Canonical UTF-8 and UTF-16 are variable length encodings. UTF-32 is the only constant length Unicode encoding, and is the native encoding. Since UTF-32 is the basic, native Unicode encoding, any conversion of the variable length encodings UTF-16 and UTF-8 implicitly goes through UTF-32. To simplify UTF16 processing, Torque's Unicode converter forces its output onto the BMP. This means that any UTF32 character output by Torque's converter can be safely downcast to UTF16 without data loss.

In Unicode parlance, 'code unit' is used to denote a single unit of a variable length encoded code point. For UTF-8, a code unit is one byte (8 bits); for UTF-16 a code unit is 2 bytes (16 bits). See the pattern?

UTF32  oneUTF8toUTF32( const UTF8 *codepoint,  U32 *unitsWalked = NULL);

Given a pointer to a UTF8 character, oneUTF8toUTF32() returns the character in UTF32 format, and returns the length of the UTF-8 character in code units in 'unitsWalked'. If it encounters an error, the Unicode replacement character U+FFFD is returned and 'unitsWalked' is set to 1. You can pass NULL as 'unitsWalked' if you don't care about that information, or you can skip that argument altogether, and it will default to NULL. The UTF32 character returned is guaranteed to be on the BMP, and can be safely downcast to a UTF16.

UTF32  oneUTF16toUTF32(const UTF16 *codepoint, U32 *unitsWalked = NULL);

Given a pointer to a UTF16 character, oneUTF16toUTF32() returns the character in UTF32 format, and returns the length of the UTF-16 character in code units in 'unitsWalked'. If it encounters an error, the Unicode replacement character U+FFFD is returned and 'unitsWalked' is set to 1. You can pass NULL as 'unitsWalked' if you don't care about that information, or you can skip that argument altogether, and it will default to NULL. The UTF32 character returned is guaranteed to be on the BMP.

UTF16  oneUTF32toUTF16(const UTF32 codepoint);

Given a 32 bit UTF32 character, oneUTF32toUTF16() returns the character in UTF16 format. This is far safer than simply downcasting the UTF32 character, as it checks for invalid Unicode characters, and forces the results onto the BMP. If it encounters an invalid Unicode code point, or one that is above the BMP, the Unicode replacement character U+FFFD is returned.

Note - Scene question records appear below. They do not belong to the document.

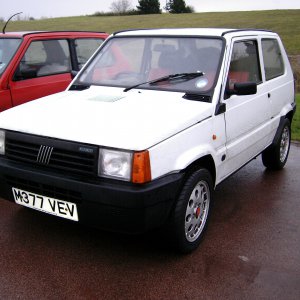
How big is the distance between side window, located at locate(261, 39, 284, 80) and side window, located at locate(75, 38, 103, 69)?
3.00 meters

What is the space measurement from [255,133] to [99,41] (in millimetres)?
3814

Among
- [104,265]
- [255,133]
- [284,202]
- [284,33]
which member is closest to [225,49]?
[255,133]

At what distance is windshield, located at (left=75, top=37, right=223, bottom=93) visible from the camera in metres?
3.93

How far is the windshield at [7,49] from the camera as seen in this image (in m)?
5.70

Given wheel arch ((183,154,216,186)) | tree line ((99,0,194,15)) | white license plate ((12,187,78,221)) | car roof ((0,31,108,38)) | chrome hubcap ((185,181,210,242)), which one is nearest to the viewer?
white license plate ((12,187,78,221))

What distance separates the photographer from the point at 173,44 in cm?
421

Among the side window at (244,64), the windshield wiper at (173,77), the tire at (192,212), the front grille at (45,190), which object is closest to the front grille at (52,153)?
the front grille at (45,190)

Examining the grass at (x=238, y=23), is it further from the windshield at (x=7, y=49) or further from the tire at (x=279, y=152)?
the windshield at (x=7, y=49)

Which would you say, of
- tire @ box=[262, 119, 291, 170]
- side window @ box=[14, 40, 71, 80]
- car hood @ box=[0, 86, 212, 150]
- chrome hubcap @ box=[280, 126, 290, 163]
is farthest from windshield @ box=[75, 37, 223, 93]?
chrome hubcap @ box=[280, 126, 290, 163]

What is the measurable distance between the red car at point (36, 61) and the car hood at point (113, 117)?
6.05 feet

U32    oneUTF32toUTF8( const UTF32 codepoint, UTF8 *threeByteCodeunitBuf);

Given a 32 bit UTF32 character, oneUTF32toUTF8() places the character in 'threeByteCodeunitBuf' in UTF8 format, and returns the number of code units (bytes in this case) it required to store the UTF8 character. The argument 'threeByteCodeunitBuf' must be a pointer to a buffer no less than three bytes in length, or the function results are undefined. We do not place a null termination byte in the return buffer.

The following code snippets show how to convert a single UTF8 code point to a UTF16 code point, and vice versa:

To convert a single UTF8 code point:

// nest the 2 conversion functions, to get a utf16
U32 walked;
UTF16 singleChar16;
singleChar16 = oneUTF32toUTF16( oneUTF8toUTF32( utf8string, &walked));

// and to move ahead to where the next character should start:
UTF8 *nextChar8 = utf8string + walked;

To convert a single UTF16 code point:

// nest the 2 conversion functions, to get a utf8
UTF8 singleChar8[3];
U32 utf8charLen;
U32 walked;
utf8charLen = oneUTF32toUTF8( oneUTF16toUTF32( *utf16string, &walked), &singleChar8 ));

// remember, utf-16 is a variable length format... it is possible that we walked 2 UTF16 code units...
UTF16 *nextChar16 = utf16string + walked;

Standard Library Functions

One of the really nice features about UTF-8 is that you can use most of the standard library string functions with it. The string comparison functions are guaranteed to function the same for UTF-8 and ASCII, though in Torque you may have to cast UTF8 strings to const char *.

As use of UTF-16 internally is fairly new, only those library functions needed by the platform layer have UTF-16 versions. At present, this is dStrcmp() and dStrlen().

OS Considerations

Win98 needs the MS Layer for Unicode. XP needs the appropriate language packs installed.

OS X works out of box for Unicode.

Linux is an unknown atm.

Integration with Localization

Localization already UTF-8 safe, not much to say.